John Baez's This Week's Finds (Week 312)

John Baez's This Week's Finds (Week 313)

I really like Eliezer's response to John Baez's last question in Week 313 about environmentalism vs. AI risks. I think it satisfactorily deflects much of the concern that I had when I wrote The Importance of Self-Doubt.

Eliezer says

Anyway: In terms of expected utility maximization, even large probabilities of jumping the interval between a universe-history in which 95% of existing biological species survive Earth’s 21st century, versus a universe-history where 80% of species survive, are just about impossible to trade off against tiny probabilities of jumping the interval between interesting universe-histories, versus boring ones where intelligent life goes extinct, or the wrong sort of AI self-improves.

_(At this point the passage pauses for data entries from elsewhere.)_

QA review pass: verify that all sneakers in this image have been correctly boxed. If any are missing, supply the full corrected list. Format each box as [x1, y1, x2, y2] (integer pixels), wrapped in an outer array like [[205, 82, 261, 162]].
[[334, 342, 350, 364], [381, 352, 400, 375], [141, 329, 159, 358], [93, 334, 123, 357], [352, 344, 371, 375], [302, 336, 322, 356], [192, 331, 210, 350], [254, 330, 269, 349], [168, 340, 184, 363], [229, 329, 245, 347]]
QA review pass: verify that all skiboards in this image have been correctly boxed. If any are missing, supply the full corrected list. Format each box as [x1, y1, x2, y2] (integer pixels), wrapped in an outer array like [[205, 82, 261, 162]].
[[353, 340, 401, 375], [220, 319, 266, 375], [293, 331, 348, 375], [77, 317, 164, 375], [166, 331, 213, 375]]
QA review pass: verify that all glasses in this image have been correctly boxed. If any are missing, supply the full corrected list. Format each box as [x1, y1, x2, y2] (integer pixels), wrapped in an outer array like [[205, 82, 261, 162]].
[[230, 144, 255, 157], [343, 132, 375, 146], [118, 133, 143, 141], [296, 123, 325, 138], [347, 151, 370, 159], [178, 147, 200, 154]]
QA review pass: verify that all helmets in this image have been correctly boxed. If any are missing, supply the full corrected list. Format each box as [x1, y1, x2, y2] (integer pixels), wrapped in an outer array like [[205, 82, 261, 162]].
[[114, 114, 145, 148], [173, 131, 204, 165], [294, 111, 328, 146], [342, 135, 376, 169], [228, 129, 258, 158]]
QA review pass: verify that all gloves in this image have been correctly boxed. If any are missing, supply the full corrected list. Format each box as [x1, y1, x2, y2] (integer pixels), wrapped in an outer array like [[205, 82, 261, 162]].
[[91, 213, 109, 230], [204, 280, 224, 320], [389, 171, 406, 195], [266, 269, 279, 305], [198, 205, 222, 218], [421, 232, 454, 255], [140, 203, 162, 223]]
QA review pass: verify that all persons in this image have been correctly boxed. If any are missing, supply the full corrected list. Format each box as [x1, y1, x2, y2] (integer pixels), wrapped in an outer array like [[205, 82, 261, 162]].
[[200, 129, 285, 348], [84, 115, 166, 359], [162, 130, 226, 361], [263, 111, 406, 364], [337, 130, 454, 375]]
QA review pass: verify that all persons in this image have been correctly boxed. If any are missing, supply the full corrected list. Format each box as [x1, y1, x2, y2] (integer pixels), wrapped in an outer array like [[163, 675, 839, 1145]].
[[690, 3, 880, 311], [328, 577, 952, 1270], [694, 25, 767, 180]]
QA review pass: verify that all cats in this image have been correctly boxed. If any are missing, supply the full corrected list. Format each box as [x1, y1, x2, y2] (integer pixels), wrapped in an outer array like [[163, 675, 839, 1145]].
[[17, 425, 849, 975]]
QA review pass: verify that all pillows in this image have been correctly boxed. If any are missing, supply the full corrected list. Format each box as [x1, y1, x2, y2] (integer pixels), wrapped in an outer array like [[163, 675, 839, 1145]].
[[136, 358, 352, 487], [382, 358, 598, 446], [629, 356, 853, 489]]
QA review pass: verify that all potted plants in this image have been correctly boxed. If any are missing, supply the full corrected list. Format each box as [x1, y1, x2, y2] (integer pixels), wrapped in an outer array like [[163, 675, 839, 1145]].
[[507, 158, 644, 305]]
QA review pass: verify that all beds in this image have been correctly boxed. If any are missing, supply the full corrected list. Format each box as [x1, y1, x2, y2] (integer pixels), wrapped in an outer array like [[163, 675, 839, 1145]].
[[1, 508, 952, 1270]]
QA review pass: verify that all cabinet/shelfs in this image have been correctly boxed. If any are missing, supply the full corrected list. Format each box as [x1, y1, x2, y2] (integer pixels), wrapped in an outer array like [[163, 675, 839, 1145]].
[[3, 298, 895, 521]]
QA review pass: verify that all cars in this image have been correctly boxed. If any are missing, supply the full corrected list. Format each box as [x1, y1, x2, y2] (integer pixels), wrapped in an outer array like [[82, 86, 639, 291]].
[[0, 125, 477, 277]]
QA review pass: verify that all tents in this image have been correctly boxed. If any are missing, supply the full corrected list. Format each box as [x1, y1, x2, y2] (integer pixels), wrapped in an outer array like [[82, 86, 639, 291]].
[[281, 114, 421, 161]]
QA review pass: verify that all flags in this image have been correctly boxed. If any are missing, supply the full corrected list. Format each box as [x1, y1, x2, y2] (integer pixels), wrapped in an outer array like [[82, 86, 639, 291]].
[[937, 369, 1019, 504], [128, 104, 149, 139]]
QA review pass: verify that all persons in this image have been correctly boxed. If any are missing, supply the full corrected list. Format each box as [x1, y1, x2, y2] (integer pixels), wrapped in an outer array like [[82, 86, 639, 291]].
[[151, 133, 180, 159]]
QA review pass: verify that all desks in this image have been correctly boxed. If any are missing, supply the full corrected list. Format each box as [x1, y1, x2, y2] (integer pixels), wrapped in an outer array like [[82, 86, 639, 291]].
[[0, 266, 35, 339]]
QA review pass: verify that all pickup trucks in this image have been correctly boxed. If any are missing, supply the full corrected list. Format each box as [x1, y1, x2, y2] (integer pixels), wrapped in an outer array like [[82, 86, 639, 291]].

This is true as stated but ignores an important issue which is there is feedback between more mundane current events and the eventual potential extinction of the humane race. For example, the United States' involvement in Libya has a (small) influence on  existential risk (I don't have an opinion as to what sort). Any impact on human society impact due to global warming has some influence on existential risk.

Eliezer's points about comparative advantage and of existential risk in principle dominating all other considerations are valid, important, and well-made, but passing from principle to practice is very murky in the complex human world that we live in.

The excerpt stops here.